* The exercise
Repeat every one of the rows below word for word, without changing anything.

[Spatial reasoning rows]
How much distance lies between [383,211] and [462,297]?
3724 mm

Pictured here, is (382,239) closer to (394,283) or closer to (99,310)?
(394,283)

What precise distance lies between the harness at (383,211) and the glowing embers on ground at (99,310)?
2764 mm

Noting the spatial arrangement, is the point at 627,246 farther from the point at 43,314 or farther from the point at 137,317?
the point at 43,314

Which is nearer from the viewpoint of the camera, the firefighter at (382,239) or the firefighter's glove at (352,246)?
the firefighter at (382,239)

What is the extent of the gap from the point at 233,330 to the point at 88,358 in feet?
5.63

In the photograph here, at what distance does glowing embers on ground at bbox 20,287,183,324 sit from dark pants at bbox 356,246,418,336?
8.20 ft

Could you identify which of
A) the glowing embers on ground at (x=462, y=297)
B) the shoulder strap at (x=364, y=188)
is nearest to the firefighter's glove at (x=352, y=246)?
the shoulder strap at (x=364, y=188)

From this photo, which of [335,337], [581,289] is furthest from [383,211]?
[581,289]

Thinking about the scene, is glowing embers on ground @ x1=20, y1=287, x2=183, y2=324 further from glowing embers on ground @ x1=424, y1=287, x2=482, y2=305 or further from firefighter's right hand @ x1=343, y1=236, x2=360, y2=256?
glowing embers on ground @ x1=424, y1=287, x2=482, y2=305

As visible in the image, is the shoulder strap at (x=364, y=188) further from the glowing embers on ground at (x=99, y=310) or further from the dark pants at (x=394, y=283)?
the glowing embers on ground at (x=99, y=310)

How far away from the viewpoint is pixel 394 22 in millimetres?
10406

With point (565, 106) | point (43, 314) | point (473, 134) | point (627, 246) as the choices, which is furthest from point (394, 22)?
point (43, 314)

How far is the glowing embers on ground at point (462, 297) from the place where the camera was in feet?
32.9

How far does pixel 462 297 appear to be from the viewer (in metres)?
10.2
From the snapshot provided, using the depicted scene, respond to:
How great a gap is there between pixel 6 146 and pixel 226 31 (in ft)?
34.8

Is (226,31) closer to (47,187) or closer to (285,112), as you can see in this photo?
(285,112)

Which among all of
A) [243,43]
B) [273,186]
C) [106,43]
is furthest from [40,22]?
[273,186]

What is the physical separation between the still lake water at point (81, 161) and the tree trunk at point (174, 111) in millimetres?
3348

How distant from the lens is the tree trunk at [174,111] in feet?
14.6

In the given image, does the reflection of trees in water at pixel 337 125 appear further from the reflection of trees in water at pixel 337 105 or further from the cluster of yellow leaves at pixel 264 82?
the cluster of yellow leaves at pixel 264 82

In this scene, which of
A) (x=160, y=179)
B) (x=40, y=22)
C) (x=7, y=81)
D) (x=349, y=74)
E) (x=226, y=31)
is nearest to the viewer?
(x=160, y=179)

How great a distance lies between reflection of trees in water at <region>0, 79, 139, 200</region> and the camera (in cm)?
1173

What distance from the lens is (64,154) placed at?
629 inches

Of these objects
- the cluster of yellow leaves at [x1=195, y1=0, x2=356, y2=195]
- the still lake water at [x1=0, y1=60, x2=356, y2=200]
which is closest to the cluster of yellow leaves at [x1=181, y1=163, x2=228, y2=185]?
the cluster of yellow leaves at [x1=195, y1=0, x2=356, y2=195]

* Exercise result
How much distance lies between [383,211] and [462,297]?
3724 mm

Pictured here, is (382,239) closer to (394,283) or closer to (99,310)?
(394,283)

What precise distance lies between the harness at (383,211) and the glowing embers on ground at (99,310)?
2764 mm

Noting the spatial arrangement, is the point at 627,246 farther from the point at 43,314 or farther from the point at 137,317?
the point at 43,314

Which is nearer from the viewpoint of the camera, the firefighter at (382,239) or the firefighter's glove at (352,246)?
the firefighter at (382,239)

What is the extent of the gap from the point at 233,330 to the point at 88,358 in feet?
5.63

In the photograph here, at what distance does glowing embers on ground at bbox 20,287,183,324 sit from dark pants at bbox 356,246,418,336?
8.20 ft

Could you identify which of
A) the glowing embers on ground at (x=462, y=297)
B) the shoulder strap at (x=364, y=188)
is nearest to the firefighter's glove at (x=352, y=246)?
the shoulder strap at (x=364, y=188)

From this photo, which of [335,337], [581,289] is furthest from [383,211]?
[581,289]

Thinking about the scene, is glowing embers on ground @ x1=20, y1=287, x2=183, y2=324 further from glowing embers on ground @ x1=424, y1=287, x2=482, y2=305 or further from firefighter's right hand @ x1=343, y1=236, x2=360, y2=256?
glowing embers on ground @ x1=424, y1=287, x2=482, y2=305

As visible in the image, is the shoulder strap at (x=364, y=188) further from the glowing embers on ground at (x=99, y=310) or further from the dark pants at (x=394, y=283)?
the glowing embers on ground at (x=99, y=310)

How far away from the viewpoint is pixel 394 22 in millimetres?
10406

With point (565, 106) | point (43, 314) | point (473, 134) | point (627, 246) as the choices, which is furthest from point (394, 22)?
point (43, 314)

How far is the glowing embers on ground at point (462, 297) from the place where the camera was in feet?
32.9

How far does pixel 462 297 appear to be from the viewer (in metres)?
10.2
From the snapshot provided, using the depicted scene, respond to:
How great a gap is there between pixel 6 146 and pixel 226 31 (in ft)?
34.8

Is (226,31) closer to (47,187) or closer to (285,112), as you can see in this photo?
(285,112)

Which among all of
A) [243,43]
B) [273,186]
C) [106,43]
is furthest from [40,22]?
[273,186]

What is the physical separation between the still lake water at point (81, 161) and the tree trunk at point (174, 111) in millimetres?
3348

How distant from the lens is the tree trunk at [174,111] in feet?
14.6

In the given image, does the reflection of trees in water at pixel 337 125 appear further from the reflection of trees in water at pixel 337 105 or further from the cluster of yellow leaves at pixel 264 82?
the cluster of yellow leaves at pixel 264 82

In this scene, which of
A) (x=160, y=179)
B) (x=40, y=22)
C) (x=7, y=81)
D) (x=349, y=74)
E) (x=226, y=31)
is nearest to the viewer?
(x=160, y=179)

How great a distance lies between reflection of trees in water at <region>0, 79, 139, 200</region> and the camera (in cm)?
1173

What distance from the lens is (64,154) placed at?
629 inches

Of these objects
- the cluster of yellow leaves at [x1=195, y1=0, x2=356, y2=195]
- the still lake water at [x1=0, y1=60, x2=356, y2=200]
which is closest to the cluster of yellow leaves at [x1=181, y1=163, x2=228, y2=185]?
the cluster of yellow leaves at [x1=195, y1=0, x2=356, y2=195]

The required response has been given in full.